*Problem description*. In your copy, include no images and return each entry exactly as written.
┄┄┄┄┄┄
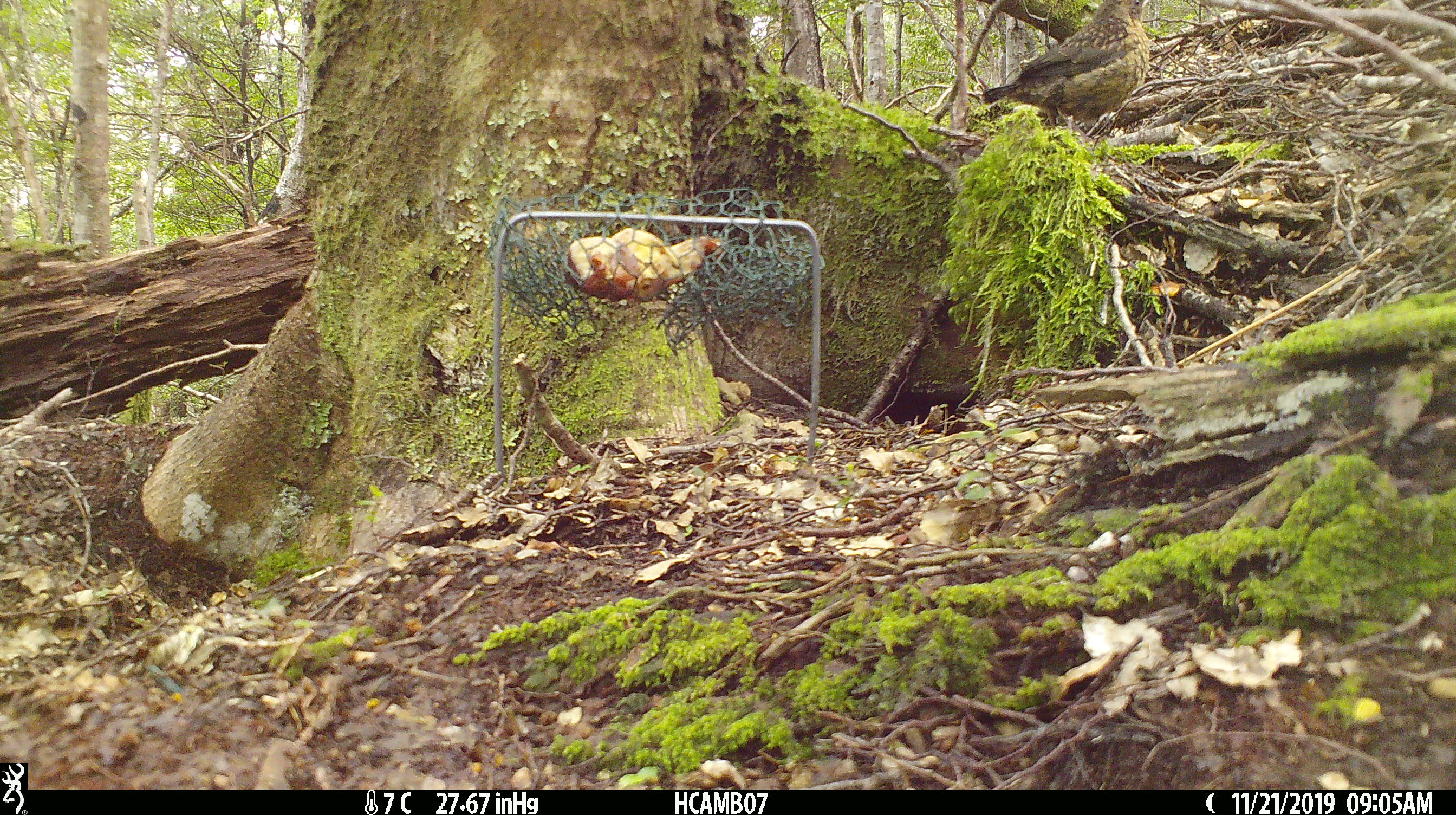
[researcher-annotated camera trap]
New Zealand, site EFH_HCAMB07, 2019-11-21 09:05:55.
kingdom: Animalia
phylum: Chordata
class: Aves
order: Passeriformes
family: Turdidae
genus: Turdus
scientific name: Turdus merula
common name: eurasian blackbird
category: blackbird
┄┄┄┄┄┄
*Written answer*.
[researcher-annotated camera trap]
New Zealand, site EFH_HCAMB07, 2019-11-21 09:05:55.
kingdom: Animalia
phylum: Chordata
class: Aves
order: Passeriformes
family: Turdidae
genus: Turdus
scientific name: Turdus merula
common name: eurasian blackbird
category: blackbird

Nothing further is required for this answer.